[EXERCISE DESCRIPTION]: From the items below, copy every line that contains the word "jacket".

[RECORDS FOR THE TASK]:
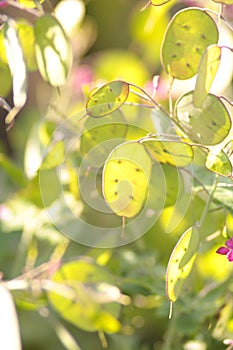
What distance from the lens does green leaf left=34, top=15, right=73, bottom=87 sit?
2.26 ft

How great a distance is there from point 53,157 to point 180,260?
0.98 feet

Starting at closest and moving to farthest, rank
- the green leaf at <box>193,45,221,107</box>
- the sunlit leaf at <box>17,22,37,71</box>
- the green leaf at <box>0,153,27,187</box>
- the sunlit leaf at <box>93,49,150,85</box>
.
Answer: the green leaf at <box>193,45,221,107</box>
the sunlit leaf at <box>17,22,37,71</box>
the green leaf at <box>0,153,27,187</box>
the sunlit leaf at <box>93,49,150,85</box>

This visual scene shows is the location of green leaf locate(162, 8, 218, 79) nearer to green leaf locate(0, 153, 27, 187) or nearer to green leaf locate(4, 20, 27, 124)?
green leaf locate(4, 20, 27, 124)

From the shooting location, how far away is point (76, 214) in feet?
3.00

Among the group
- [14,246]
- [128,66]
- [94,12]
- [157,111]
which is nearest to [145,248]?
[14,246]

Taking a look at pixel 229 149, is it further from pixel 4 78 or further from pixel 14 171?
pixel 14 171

==

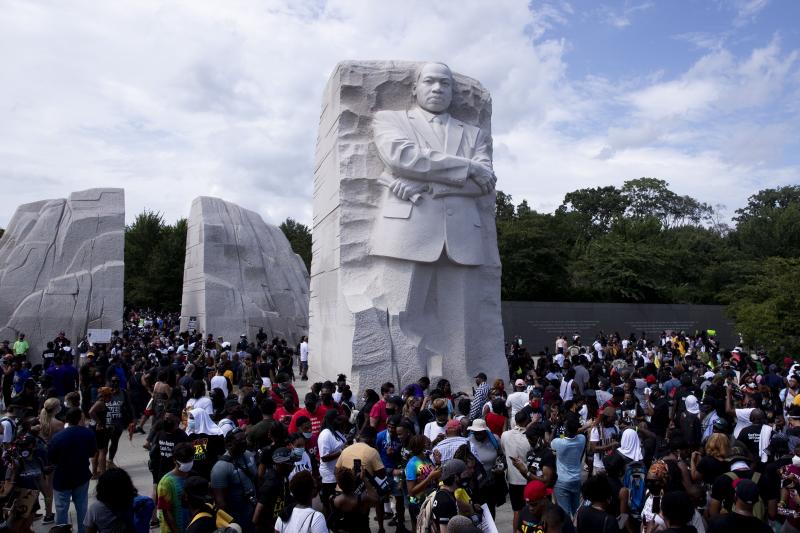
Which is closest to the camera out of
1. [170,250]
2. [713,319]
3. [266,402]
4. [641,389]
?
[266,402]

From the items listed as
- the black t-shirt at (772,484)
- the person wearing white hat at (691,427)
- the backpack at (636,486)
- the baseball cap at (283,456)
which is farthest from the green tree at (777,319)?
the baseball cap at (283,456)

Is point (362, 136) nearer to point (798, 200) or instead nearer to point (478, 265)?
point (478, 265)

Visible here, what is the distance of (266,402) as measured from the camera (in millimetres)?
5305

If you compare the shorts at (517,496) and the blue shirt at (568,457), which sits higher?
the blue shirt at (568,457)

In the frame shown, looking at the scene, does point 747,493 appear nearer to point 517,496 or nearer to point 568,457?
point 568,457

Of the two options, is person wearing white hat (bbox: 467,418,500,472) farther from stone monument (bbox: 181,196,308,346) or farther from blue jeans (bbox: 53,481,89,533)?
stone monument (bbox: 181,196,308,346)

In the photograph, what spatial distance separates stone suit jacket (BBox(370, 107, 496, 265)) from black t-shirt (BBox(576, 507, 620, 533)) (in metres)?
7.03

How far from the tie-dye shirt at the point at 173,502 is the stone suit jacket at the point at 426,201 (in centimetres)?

* * *

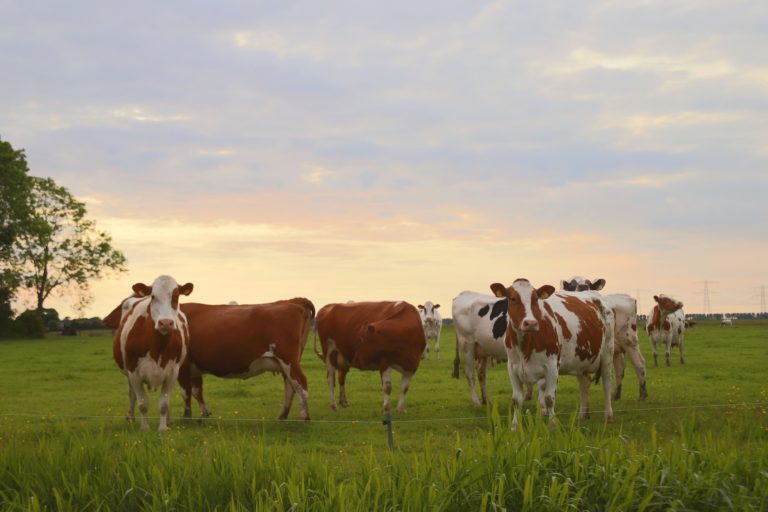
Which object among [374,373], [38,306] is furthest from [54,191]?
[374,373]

[RESULT]:
In the photograph, what spatial distance separates stone suit jacket (BBox(370, 107, 496, 265)) from black t-shirt (BBox(576, 507, 620, 533)) (in metres)?
How far from the tie-dye shirt at the point at 173,502 is the stone suit jacket at the point at 426,201 (in centimetres)?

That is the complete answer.